Dane passed on, not comforted.
Part of the carrousel by now was the council of war in the hospital room, with Ellery dourly presiding. The medical conferees had decided at the last moment to keep him in the hospital an extra few days until he became accustomed to crutches. He was not comforted, either.
He had accepted the contract, so to speak, but he was not exactly bursting with confidence. This time he was profoundly certain that the same modus which had saved Dane’s parents would not work. There could be no alibi for Dane. At the critical moment, where Ashton had been in an identifiable bar, talking to an identifiable bartender; where Lutetia had been talking over the telephone on a coast-to-coast TV hook-up... by his own admission Dane was virtually on the scene of the shooting, standing before the penthouse apartment door, separated from slayer and slain by the thickness of the door panel. And in that tiny penthouse elevator foyer he had been standing alone and unobserved — indeed, unobservable, for there were no windows in the foyer.
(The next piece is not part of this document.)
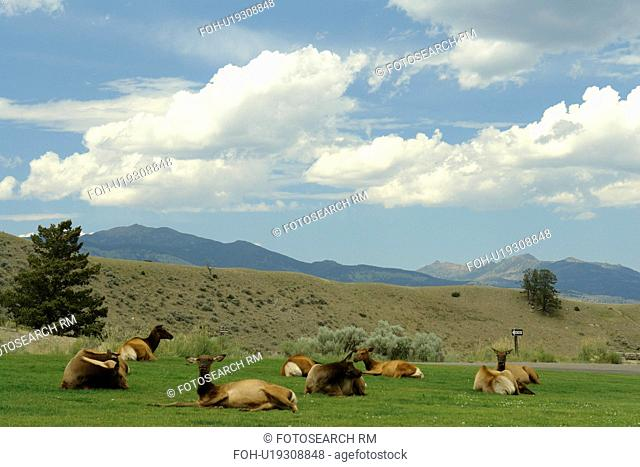 Yellowstone National Park, WY, Wyoming, Mammoth Hot Springs, Elk herd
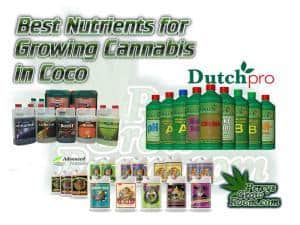 Best nutrients for growing cannabis in coco, Dutch pro, Canna, Advanced Nutirents, What nutrients to use to grow cannabis,, Help diagnosing a cannabis plant problem, plant deficiency guides, grow cannabis, how to grow weed, a step by step guide to growing weed, cannabis growers forum, need help with sick plant, what's wrong with my cannabis plant, percys Grow Room, the Grow Room, percys Grow Guides, we'd growing forum, weed growers community, how to grow weed in coco, when is my cannabis plant ready for harvest, how to feed my cannabis plant, beginners guide to growing weed, how to grow weed for personal use, cannabis plant deficiency, how to germinate cannabis seeds, where to buy cannabis seeds, best weed growers website, Cannabis Growers forum, weed growers forum, How to grow legal cannabis, a step by step guide to growing weed, cannabis growing guide, tips for marijuana growers, growing cannabis plants for the first time, marijuana growers forum, marijuana growing tips, cannabis plant problems, cannabis plant help, marijuana growing expert advice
Consequently, there could be no witness to his allegation that he had simply stood there for a few moments and then left without entering the apartment.
No, this time they would have to do what they should have done from the outset, Ellery said.
“I’d have done it if I’d been on my toes and feet,” he told Dane, Ashton McKell, and Judy. “The only way to get Dane off — the only sure way — is to find Sheila’s killer.
“If we had been able to do that when you were under indictment, Mr. McKell, we would have been spared all that followed, including Mrs. McKell’s ordeal, and now Dane’s. Well, we couldn’t; I’ll stop bemoaning it and get down to cases.”
Ellery shifted his aching legs to an equally uncomfortable position. “Up to now we’ve been working from the outside in, trying to prove why the accused couldn’t have done it — the negative approach. This time we’ve got to work from the inside out. Positively. Agreed?”